TASK ITEM → In your copy, repeat the records exactly and leave out the pictures.

TASK DATA →
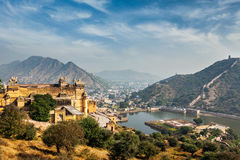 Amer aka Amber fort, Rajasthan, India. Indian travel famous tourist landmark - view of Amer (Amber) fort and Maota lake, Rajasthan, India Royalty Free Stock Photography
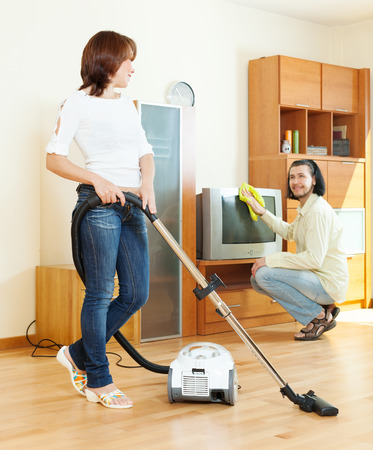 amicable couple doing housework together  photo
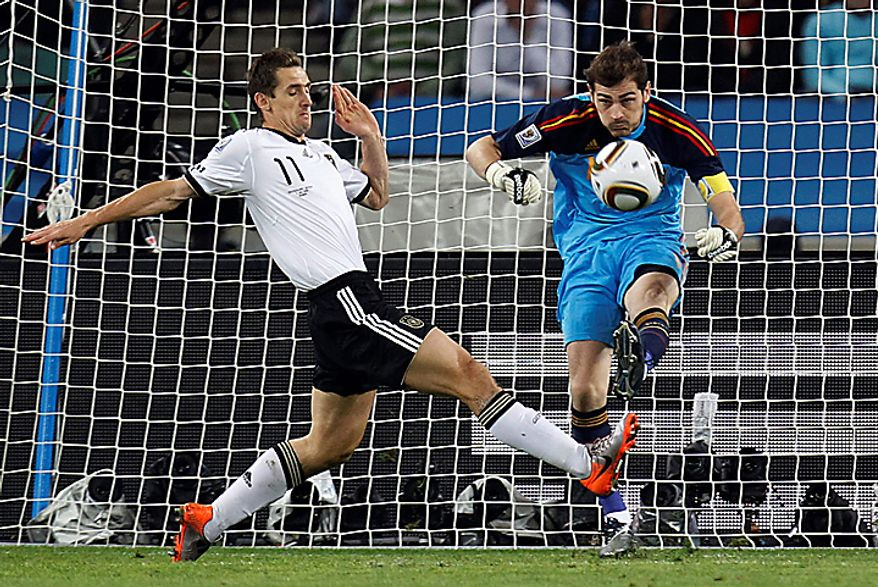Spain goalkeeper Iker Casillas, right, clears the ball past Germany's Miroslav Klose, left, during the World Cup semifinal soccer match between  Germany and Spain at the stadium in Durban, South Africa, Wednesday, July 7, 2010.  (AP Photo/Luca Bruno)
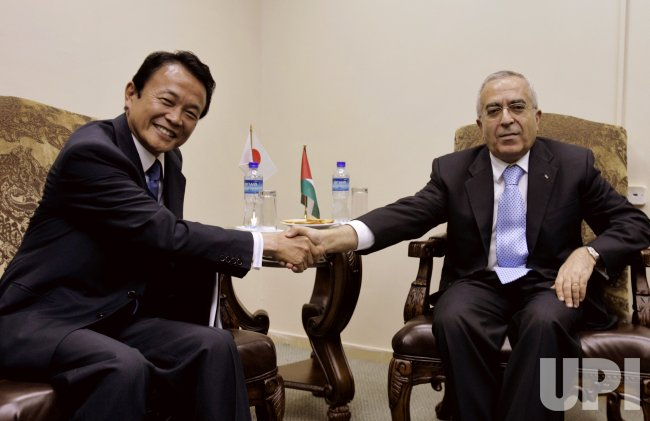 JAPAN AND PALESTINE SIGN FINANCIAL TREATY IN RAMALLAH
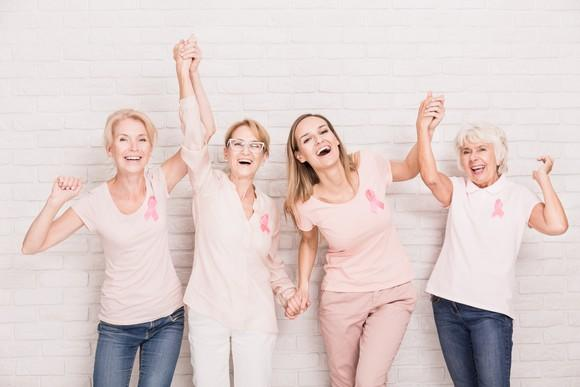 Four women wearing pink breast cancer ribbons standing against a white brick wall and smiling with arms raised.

OUTPUT FOR THIS TASK →
 Amer aka Amber fort, Rajasthan, India. Indian travel famous tourist landmark - view of Amer (Amber) fort and Maota lake, Rajasthan, India Royalty Free Stock Photography
 amicable couple doing housework together  photo
Spain goalkeeper Iker Casillas, right, clears the ball past Germany's Miroslav Klose, left, during the World Cup semifinal soccer match between  Germany and Spain at the stadium in Durban, South Africa, Wednesday, July 7, 2010.  (AP Photo/Luca Bruno)
 JAPAN AND PALESTINE SIGN FINANCIAL TREATY IN RAMALLAH
 Four women wearing pink breast cancer ribbons standing against a white brick wall and smiling with arms raised.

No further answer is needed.